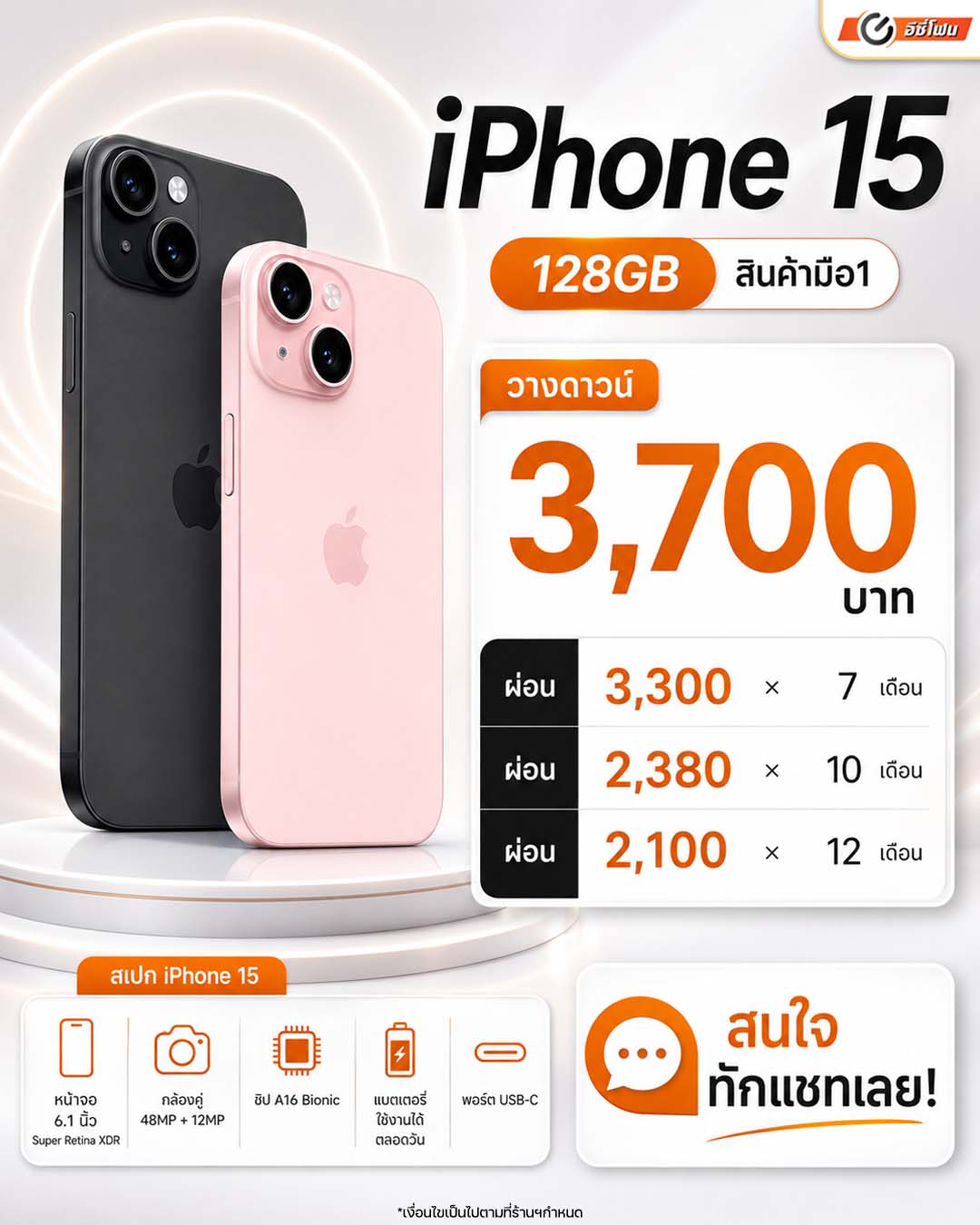 รูปภาพเมื่อ 14-6-69 เวลา 22.56_0.png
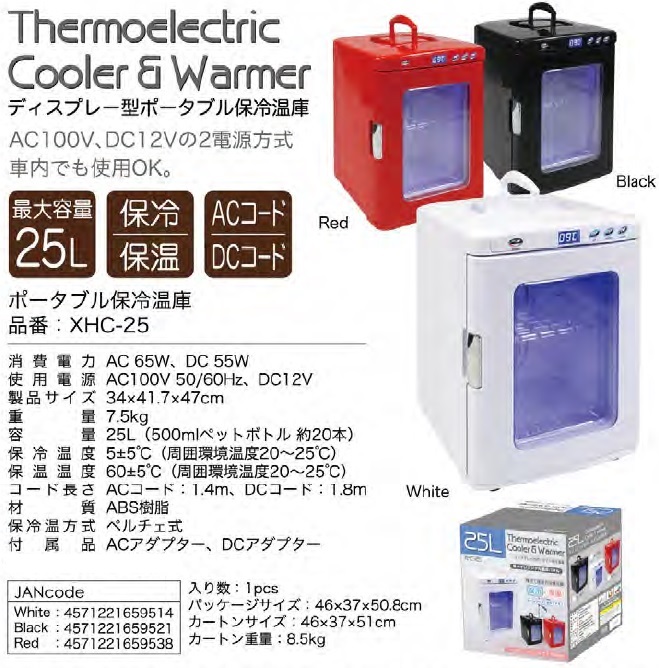 【新商品】「ポータブル保冷温庫」型番：XHC-25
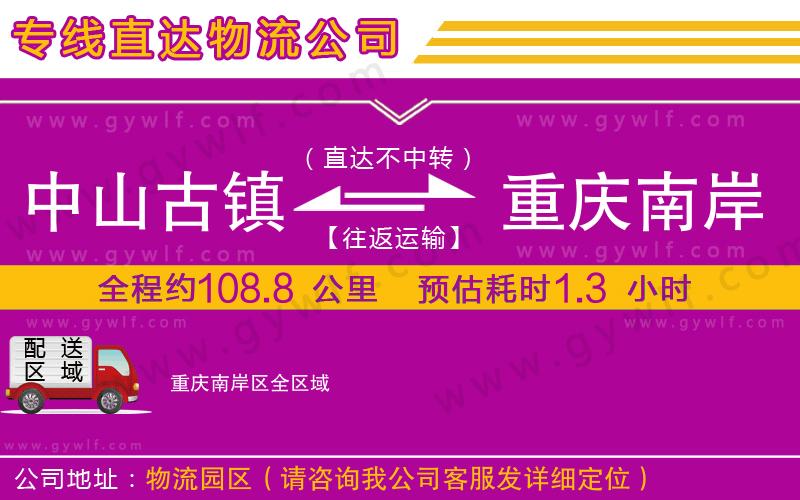 中山古鎮(zhèn)到重慶南岸區(qū)物流公司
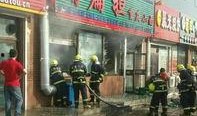 乐山沐川面馆爆料视频,乐山美食背后的故事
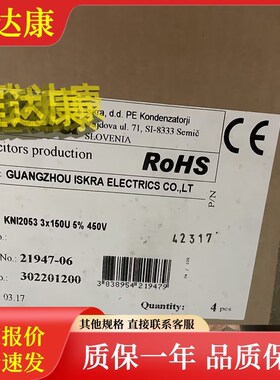 Iskra 450vac 3x150uf 三相薄膜电容 mkp 440Wv 480vac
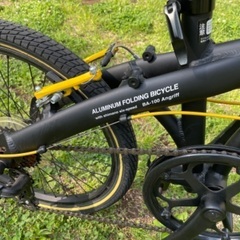 ACHSEN(ヴァクセン) 20インチアルミ折りたたみ 自転車6段変速の画像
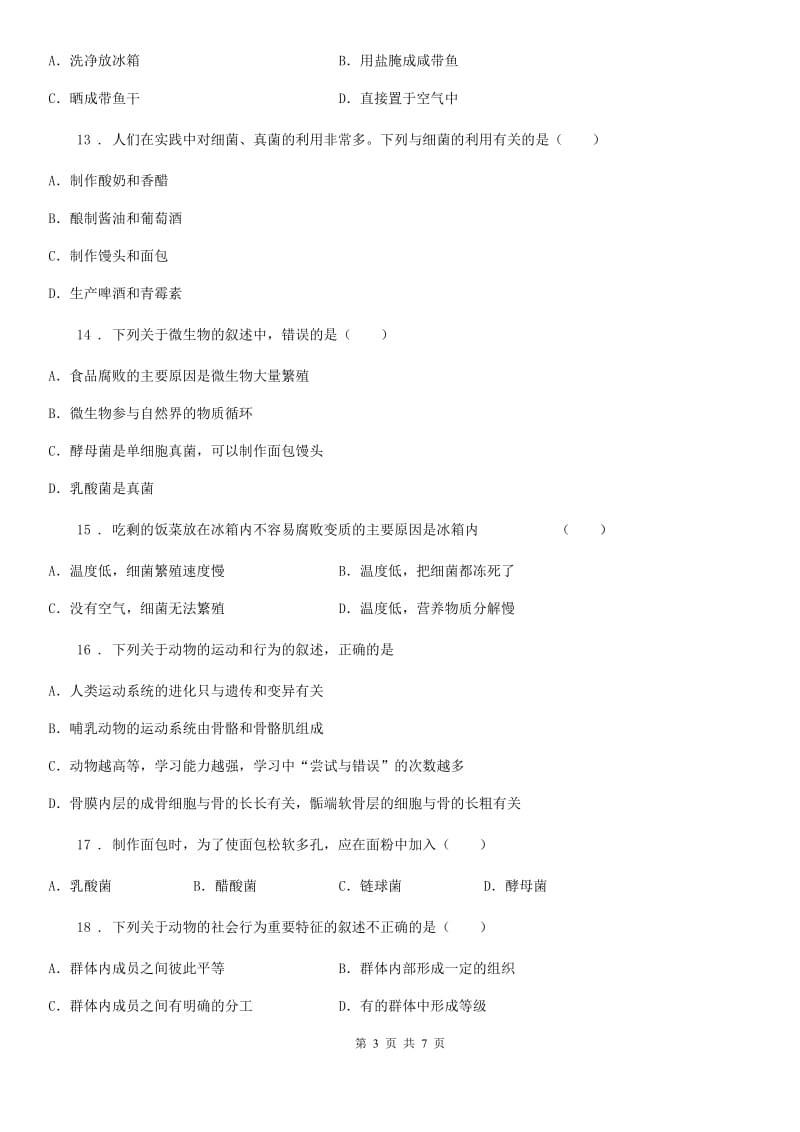 杭州市2020年八年级上学期第二阶段检测生物试题（II）卷_第3页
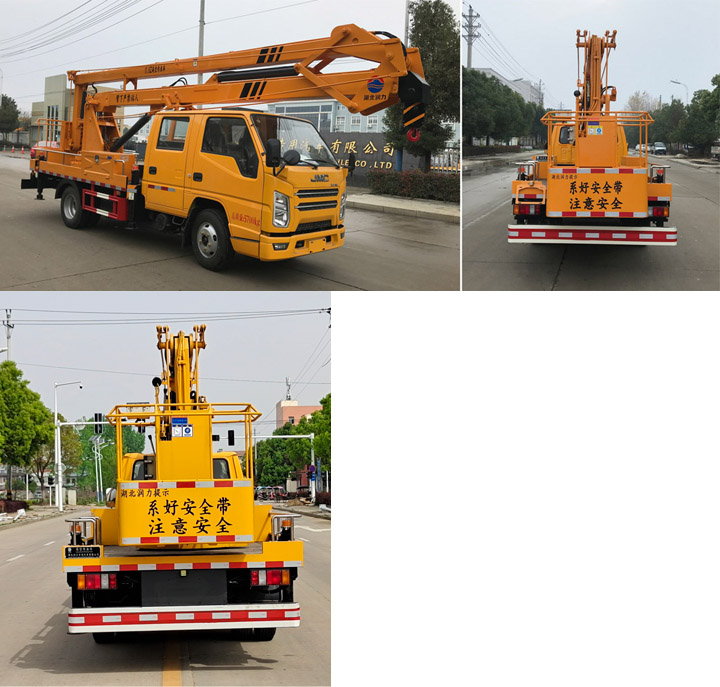 ��(r��n)֪����SCS5062JGK17JX6�͸߿����I(y��)܇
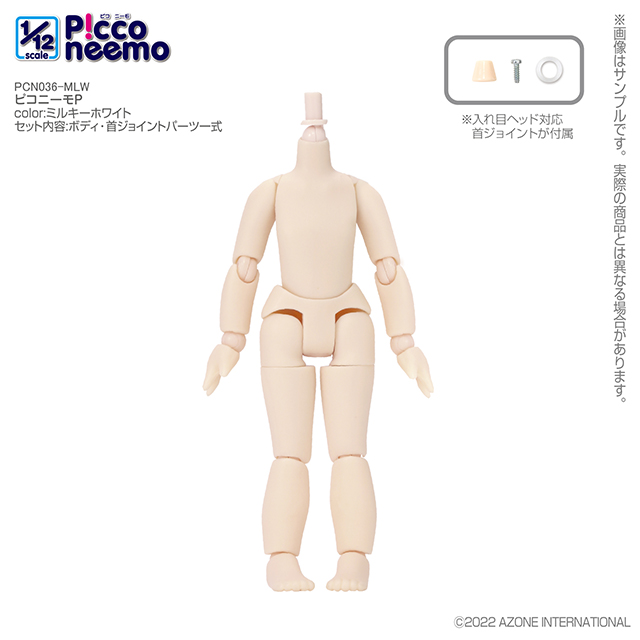 アゾンマテリアル『1/12 ピコニーモP(ミルキーホワイト)』再入荷のご案内 azoneosaka.blog.fc2.com/blog-entry-851… #azone #アゾン
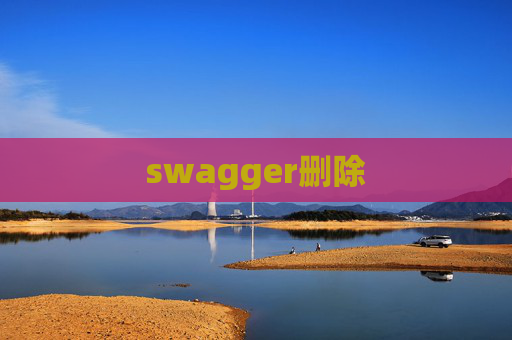swagger删除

Votre objectif
Recopiez fidèlement chaque ligne de la liste ci-dessus, sans reprendre les images.

Zone de réponse
 รูปภาพเมื่อ 14-6-69 เวลา 22.56_0.png
 【新商品】「ポータブル保冷温庫」型番：XHC-25
 中山古鎮(zhèn)到重慶南岸區(qū)物流公司
 乐山沐川面馆爆料视频,乐山美食背后的故事
 Iskra 450vac 3x150uf 三相薄膜电容 mkp 440Wv 480vac
 ACHSEN(ヴァクセン) 20インチアルミ折りたたみ 自転車6段変速の画像
 杭州市2020年八年级上学期第二阶段检测生物试题（II）卷_第3页
 ��(r��n)֪����SCS5062JGK17JX6�͸߿����I(y��)܇
 アゾンマテリアル『1/12 ピコニーモP(ミルキーホワイト)』再入荷のご案内 azoneosaka.blog.fc2.com/blog-entry-851… #azone #アゾン
swagger删除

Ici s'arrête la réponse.